AI in 2023: A Review

2024-02-19 来源：搜狐时尚原文链接评论0条

JUNLING HU

2024年1月11日

We are starting the first issue of AI Frontiers newsletter this week. This is a perfect time to look back at 2023, and see how far we have come. (See resources and announcements at the end of this article.)

The year 2023 is a watershed year for AI. For the first time, AI has entered the public realm, touching every aspect of our lives. It is starting to replace search engines, becoming our go-to place to ask questions. AI is poised to disrupt many industries: from education to marketing, IT support, and medicine. Here, I want to summarize the progress of AI in seven major areas. They are definitely not exhaustive. I've chosen these areas for their importance and the potential to disrupt the future. Feel free to drop a comment here if you are observing other interesting developments.

1. The breakthrough in AI capabilities

Today's AI systems can easily pass the Turing test, and we no longer debate whether AI is feasible. If AI was perceived as a toddler before 2023, it has matured into a teenager in 2023, though it is not yet an adult. An adult AI system should be capable of thinking and reasoning like a human adult, which means passing college exams or completing similarly difficult tasks. In 2023, both GPT-4 and Google's Gemini have made significant progress toward that goal.

Both GPT-4 and Gemini are very large. This is due to the fact that an LLM becomes more intelligent as its size gets larger. GPT-4 is estimated1 to have approximately 1.8 trillion parameters, with around 120 layers and using Mixture of Experts within the model.

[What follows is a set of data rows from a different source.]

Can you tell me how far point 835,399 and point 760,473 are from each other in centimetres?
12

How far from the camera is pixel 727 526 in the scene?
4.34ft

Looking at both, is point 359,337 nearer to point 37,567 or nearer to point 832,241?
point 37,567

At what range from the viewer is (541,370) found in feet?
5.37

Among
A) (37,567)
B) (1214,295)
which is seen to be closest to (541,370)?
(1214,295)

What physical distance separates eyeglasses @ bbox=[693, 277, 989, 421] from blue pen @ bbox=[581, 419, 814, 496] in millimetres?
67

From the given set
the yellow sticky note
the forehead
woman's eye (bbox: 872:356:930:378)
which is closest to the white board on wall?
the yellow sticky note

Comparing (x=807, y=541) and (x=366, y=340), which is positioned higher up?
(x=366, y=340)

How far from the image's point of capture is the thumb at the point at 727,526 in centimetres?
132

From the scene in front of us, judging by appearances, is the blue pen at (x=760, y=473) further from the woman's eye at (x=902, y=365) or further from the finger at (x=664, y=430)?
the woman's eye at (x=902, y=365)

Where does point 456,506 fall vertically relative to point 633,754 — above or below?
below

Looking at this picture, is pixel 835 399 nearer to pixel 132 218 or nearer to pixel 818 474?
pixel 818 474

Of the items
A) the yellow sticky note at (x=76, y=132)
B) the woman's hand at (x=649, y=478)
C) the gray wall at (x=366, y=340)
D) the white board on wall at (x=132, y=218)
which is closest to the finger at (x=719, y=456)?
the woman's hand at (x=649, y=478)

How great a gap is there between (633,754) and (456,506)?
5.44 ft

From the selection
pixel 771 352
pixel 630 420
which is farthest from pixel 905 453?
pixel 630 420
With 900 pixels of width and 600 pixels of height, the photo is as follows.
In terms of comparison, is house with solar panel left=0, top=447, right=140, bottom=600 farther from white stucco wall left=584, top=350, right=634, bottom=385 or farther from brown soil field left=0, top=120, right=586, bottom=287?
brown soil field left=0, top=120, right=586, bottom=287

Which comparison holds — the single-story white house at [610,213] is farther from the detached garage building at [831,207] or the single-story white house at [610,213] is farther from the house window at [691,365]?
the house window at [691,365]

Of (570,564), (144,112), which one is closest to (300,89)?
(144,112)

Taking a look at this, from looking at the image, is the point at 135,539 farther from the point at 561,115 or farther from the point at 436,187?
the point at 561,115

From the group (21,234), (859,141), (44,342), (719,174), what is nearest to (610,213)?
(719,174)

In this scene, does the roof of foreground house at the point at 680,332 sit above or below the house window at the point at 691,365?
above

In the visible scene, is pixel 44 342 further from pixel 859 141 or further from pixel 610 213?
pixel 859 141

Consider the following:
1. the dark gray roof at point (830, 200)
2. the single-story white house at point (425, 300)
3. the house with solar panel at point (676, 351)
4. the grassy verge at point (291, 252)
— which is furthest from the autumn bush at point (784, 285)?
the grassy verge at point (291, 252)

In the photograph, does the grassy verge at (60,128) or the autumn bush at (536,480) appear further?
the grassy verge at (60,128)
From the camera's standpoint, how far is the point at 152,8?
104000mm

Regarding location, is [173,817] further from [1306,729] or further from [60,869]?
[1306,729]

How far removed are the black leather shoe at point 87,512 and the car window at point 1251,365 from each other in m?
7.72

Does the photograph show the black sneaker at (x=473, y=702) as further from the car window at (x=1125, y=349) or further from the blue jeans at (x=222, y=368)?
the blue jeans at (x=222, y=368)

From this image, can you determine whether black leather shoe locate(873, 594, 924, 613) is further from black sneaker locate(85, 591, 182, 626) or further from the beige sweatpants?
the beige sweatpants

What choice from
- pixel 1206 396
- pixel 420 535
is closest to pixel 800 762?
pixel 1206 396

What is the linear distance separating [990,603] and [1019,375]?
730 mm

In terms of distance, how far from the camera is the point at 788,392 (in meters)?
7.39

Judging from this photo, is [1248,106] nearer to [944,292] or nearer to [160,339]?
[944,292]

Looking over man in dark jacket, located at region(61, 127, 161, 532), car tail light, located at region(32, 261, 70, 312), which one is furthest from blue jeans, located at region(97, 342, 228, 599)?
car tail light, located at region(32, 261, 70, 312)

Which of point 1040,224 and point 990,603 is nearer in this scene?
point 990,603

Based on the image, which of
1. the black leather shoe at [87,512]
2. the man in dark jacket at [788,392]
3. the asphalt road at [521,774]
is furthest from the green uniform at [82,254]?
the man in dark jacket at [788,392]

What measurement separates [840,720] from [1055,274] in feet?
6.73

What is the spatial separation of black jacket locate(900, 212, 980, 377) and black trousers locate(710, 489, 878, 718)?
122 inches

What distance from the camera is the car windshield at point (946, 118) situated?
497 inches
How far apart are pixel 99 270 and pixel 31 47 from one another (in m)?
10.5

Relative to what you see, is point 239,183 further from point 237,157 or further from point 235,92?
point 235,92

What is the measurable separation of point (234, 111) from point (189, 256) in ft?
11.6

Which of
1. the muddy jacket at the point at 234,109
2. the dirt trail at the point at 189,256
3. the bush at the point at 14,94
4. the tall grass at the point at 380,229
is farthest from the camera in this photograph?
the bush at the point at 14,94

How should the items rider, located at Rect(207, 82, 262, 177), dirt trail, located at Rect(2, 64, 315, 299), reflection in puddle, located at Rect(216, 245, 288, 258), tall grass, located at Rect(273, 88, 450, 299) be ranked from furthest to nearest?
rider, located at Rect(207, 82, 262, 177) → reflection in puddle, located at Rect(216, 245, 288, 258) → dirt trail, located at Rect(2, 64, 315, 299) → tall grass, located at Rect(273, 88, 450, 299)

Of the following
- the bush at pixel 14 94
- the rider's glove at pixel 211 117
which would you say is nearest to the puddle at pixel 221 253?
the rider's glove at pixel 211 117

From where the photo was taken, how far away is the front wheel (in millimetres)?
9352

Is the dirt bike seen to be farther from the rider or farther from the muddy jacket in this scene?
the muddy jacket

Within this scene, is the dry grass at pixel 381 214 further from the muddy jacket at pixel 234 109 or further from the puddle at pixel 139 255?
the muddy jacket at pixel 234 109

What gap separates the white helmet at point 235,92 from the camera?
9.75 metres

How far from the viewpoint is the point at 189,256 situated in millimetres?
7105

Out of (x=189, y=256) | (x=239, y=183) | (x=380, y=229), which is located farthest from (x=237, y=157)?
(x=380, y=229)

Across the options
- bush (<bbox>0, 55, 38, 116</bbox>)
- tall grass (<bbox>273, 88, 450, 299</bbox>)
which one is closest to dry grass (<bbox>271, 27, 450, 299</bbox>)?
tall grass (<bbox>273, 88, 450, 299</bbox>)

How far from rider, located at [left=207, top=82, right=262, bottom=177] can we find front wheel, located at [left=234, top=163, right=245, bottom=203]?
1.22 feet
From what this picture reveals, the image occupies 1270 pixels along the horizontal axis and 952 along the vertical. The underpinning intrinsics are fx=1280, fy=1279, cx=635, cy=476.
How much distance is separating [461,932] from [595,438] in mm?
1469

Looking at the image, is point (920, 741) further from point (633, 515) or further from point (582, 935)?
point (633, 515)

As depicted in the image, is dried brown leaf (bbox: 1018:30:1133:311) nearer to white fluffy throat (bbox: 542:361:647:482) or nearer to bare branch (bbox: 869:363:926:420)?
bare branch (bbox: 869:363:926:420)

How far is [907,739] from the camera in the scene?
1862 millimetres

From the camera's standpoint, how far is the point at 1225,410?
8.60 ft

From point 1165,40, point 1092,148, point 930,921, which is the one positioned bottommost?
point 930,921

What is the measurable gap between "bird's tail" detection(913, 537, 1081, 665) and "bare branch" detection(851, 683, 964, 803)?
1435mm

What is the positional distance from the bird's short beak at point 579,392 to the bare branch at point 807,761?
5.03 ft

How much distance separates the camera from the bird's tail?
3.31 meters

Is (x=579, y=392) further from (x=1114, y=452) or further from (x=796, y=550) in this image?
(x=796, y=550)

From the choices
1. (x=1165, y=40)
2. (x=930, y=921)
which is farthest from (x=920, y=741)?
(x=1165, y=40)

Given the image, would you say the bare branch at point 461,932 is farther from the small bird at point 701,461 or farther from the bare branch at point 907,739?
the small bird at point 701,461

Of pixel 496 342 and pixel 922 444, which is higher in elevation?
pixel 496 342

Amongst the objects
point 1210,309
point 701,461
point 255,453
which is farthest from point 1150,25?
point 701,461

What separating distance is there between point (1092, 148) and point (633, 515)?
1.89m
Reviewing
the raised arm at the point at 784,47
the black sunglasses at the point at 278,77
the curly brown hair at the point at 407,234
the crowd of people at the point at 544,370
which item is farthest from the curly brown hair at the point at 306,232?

Google has not released the size of Gemini, but it is significantly larger than PaLM 2, which had 340 billion parameters2. According to the Gemini report3, training Gemini requires significantly more resources than PaLM 2, likely three times as much. This places it in the range of 1 trillion parameters. The architecture of Gemini is likely to be similar to that of GPT-4: a decoder-only transformer model with a mixture of experts.

Today's large language models (LLMs) demonstrate remarkable intelligence, as evidenced by their performance on a range of challenging datasets4.

In commonsense reasoning (HelloSwag), GPT-4 has achieved a 95% accuracy rate, equivalent to human performance. In grade school mathematics (GSM8K), both LLMs achieved around 95% accuracy. In college exams covering 57 subjects (MMLU), both LLMs achieved over 90% accuracy, surpassing human performance (89%). For the problems that used to cause LLMs to stumble (Big-bench-hard), GPT-4 achieved an 89% accuracy rate, while Gemini reached 83%. It appears that LLMs are overcoming their shortcomings. In coding problems (HumanEval), GPT-4 reached an 88% success rate. For reading comprehension with numerical reasoning (DROP), both LLMs achieved around 83% accuracy. The only area in which these LLMs performed poorly was mathematical competition questions (MATH). In summary, our large foundation models outperformed humans in 3 out of 7 tasks, approached near-human performance in 3 other tasks, and performed poorly in only one out of 7 tasks. AI is approaching to have human adult intelligence.

What we can anticipate for 2024 is a continuous improvement in the performance of large foundation models. By the end of 2024, I expect that the best LLMs will surpass humans in almost all datasets. By then, we may declare that AI has reached adulthood, with the capability of reasoning and understanding equivalent to an adult human.

Open-source foundation models

The large foundation models are all closed-source and owned by a couple of companies. Many companies are concerned about their dependence on these models because there is no visibility into their inner workings. This concern has led to the emergence of many open-source models.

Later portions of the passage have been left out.